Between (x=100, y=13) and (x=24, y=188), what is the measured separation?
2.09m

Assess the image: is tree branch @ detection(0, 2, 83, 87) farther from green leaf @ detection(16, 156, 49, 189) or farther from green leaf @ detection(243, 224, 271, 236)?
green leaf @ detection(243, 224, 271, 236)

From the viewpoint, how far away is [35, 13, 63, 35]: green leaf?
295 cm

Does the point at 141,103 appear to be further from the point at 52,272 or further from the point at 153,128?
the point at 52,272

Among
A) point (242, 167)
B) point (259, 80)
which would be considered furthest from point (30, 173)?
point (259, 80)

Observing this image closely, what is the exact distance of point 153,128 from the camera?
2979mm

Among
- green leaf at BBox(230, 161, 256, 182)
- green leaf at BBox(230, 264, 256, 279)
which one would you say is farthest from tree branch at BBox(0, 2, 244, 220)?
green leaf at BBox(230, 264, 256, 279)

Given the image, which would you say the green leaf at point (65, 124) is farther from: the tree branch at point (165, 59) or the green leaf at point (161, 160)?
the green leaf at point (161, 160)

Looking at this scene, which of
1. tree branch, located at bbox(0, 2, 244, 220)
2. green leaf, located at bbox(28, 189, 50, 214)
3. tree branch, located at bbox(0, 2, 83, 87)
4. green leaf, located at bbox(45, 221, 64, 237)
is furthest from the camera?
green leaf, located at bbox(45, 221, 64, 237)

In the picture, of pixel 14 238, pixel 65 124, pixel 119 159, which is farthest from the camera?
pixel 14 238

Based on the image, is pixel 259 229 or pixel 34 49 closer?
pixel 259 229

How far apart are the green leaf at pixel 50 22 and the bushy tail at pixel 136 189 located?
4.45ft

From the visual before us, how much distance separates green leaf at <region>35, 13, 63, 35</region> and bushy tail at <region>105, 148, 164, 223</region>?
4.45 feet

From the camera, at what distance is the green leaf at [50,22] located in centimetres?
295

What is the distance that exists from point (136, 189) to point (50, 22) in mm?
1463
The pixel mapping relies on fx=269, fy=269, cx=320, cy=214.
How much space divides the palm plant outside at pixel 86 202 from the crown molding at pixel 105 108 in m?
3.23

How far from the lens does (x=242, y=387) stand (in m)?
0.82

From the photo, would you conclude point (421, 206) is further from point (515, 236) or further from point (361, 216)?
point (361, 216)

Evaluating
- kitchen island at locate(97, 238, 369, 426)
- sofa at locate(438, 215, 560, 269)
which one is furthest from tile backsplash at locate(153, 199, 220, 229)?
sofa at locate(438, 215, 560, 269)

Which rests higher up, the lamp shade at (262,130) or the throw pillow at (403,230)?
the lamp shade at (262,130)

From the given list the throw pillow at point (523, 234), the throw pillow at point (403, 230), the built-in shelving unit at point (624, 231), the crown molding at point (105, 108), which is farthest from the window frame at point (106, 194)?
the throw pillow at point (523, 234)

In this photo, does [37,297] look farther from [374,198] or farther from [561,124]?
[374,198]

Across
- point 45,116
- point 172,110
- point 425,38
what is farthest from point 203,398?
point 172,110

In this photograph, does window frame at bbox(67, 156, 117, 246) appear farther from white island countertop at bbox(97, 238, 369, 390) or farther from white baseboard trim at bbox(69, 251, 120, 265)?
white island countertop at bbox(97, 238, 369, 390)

+ + +

**Direction**
Repeat, with no changes, each line from the one with "Which rests higher" to the end of the listing, including both ends and nothing else.

**Solution to the problem**
Which rests higher up, the lamp shade at (262,130) or the throw pillow at (403,230)?
the lamp shade at (262,130)

From the given list the throw pillow at point (523, 234), the throw pillow at point (403, 230), the built-in shelving unit at point (624, 231), the crown molding at point (105, 108), which is farthest from the window frame at point (106, 194)?
the throw pillow at point (523, 234)

In this photo, does [37,297] look farther from [374,198] or farther from [561,124]?
[374,198]

Across
- point 45,116
- point 172,110
- point 425,38
what is farthest from point 203,398?
point 172,110

In this photograph, does window frame at bbox(67, 156, 117, 246) appear farther from white island countertop at bbox(97, 238, 369, 390) or farther from white baseboard trim at bbox(69, 251, 120, 265)?
white island countertop at bbox(97, 238, 369, 390)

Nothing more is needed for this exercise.